**Your tasks:**
1. Write out the passage of the Fun House pen thread between "Uh oh... I think" and "VERY, VERY HEAVY.", inclusive.
2. Answer the following questions from the Fun House pen thread:
(a) From which supplier was the Jeff Powell blank obtained?
(b) On what kit was the pen made?
(c) According to workinforwood, of what material are these pens made?

— START OF Text block —

# Fun House



## wizard (May 24, 2011)

Made it this A.M. It's a Jeff Powell Blank I got from Exotic Blanks called Fun House. It's definitely trippy.. It's on a Black Ti Jr. Gentleman. Not completely happy with it as I feel like I overturned the barrel section a little.:redface: Think my bushings may be a little worn.  Comments welcome but most of all thanks for looking. Doc


----------



## omb76 (May 24, 2011)

That is a fun pen!!  Great job Doc!


----------



## Drstrangefart (May 24, 2011)

GOOD GOOGLY MOOGLY!!!!! I MUST OWN THAT PEN!!!!! OHMYGOD!!!!!


----------



## renowb (May 24, 2011)

Very mesmerizing! I like it! You are getting sleeepy......


----------



## alphageek (May 24, 2011)

Drstrangefart said:


> GOOD GOOGLY MOOGLY!!!!! I MUST OWN THAT PEN!!!!! OHMYGOD!!!!!



Uh oh... I think I agree with this.   That is an awesome pen!


----------



## PenMan1 (May 24, 2011)

I think I like it, Doc! But I can't be sure....my eyelids are getting VERY, VERY HEAVY.

Wait a minute! What kind of a Doctor are you? My head don't need to be shrunk AND I AIN'T SENDING YOU ALL MY PEN PARTS... regardless of what this pen tells me to do


----------



## Drstrangefart (May 24, 2011)

alphageek said:


> Drstrangefart said:
> 
> 
> > GOOD GOOGLY MOOGLY!!!!! I MUST OWN THAT PEN!!!!! OHMYGOD!!!!!
> ...



I like how agreeing with me prompted you to lead in with "UH-OH". LMAO.


----------



## MartinPens (May 24, 2011)

After snapping out of my hypnosis, (love the pen) I could barely see what you are talking about concerning the body. Can you put the body back on the mandrel and add a few more layers of Ca to bridge the space? Not very noticeable, but I know it bothers me when I hold a pen I've made and can feel a little catch at the junction points. 

That's a fine pen. Going to have to try one of those. Thanks for sharing it.

Martin

Sent from my iPad using Forum Runner


----------



## boxerman (May 24, 2011)

Wow man cool pen.:biggrin: I bet that would make your eyes goofy looking at that a long time:bulgy-eyes::hypnotized: Nice job on that pen.


----------



## Ruby pen turning (May 24, 2011)

Haha .... that is a cool pen, I have not seen one like that yet and I do not think you over turned anything.
do you have the whole powell collection yet?


----------



## workinforwood (May 24, 2011)

Looks awesome! I love how both sides of the pen are different colors. I do see how it looks just a hair over spun. It is ok to apply a CA finish to these pens, as they are alumilite which will accept the finish if the user wishes to do so...but applying a finish will take away one of the great properties of the material..it's flex and strength, making it more brittle. It sure is trippy. In photo #3 is there a nick out of the finial?

— END OF Text block —
— START OF Entries —

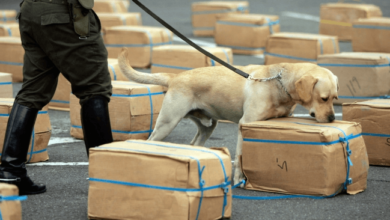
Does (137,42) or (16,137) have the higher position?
(16,137)

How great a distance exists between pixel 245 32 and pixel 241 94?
683 cm

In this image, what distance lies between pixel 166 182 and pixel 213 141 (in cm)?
266

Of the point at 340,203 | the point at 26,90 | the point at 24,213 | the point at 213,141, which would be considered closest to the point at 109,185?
the point at 24,213

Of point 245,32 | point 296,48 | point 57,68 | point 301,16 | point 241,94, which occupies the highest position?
point 57,68

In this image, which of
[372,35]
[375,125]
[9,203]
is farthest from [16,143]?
[372,35]

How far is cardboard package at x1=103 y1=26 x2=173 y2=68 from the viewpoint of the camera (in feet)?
32.3

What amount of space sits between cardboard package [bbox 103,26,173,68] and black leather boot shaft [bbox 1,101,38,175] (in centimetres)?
594

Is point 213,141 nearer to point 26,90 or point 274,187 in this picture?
point 274,187

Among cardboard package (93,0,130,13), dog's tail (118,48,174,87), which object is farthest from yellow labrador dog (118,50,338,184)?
cardboard package (93,0,130,13)

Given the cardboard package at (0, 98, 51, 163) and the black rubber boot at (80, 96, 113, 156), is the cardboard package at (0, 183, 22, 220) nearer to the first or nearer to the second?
the black rubber boot at (80, 96, 113, 156)

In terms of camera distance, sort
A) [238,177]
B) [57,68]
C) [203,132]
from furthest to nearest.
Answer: [203,132] < [238,177] < [57,68]

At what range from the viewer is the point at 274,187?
166 inches

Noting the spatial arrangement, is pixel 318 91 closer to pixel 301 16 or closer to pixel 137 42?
pixel 137 42

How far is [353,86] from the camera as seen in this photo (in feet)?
23.5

— END OF Entries —

**Final results:**
1.
Uh oh... I think I agree with this.   That is an awesome pen!


----------



## PenMan1 (May 24, 2011)

I think I like it, Doc! But I can't be sure....my eyelids are getting VERY, VERY HEAVY.

2.
(a) Exotic Blanks
(b) A Black Ti Jr. Gentleman
(c) Alumilite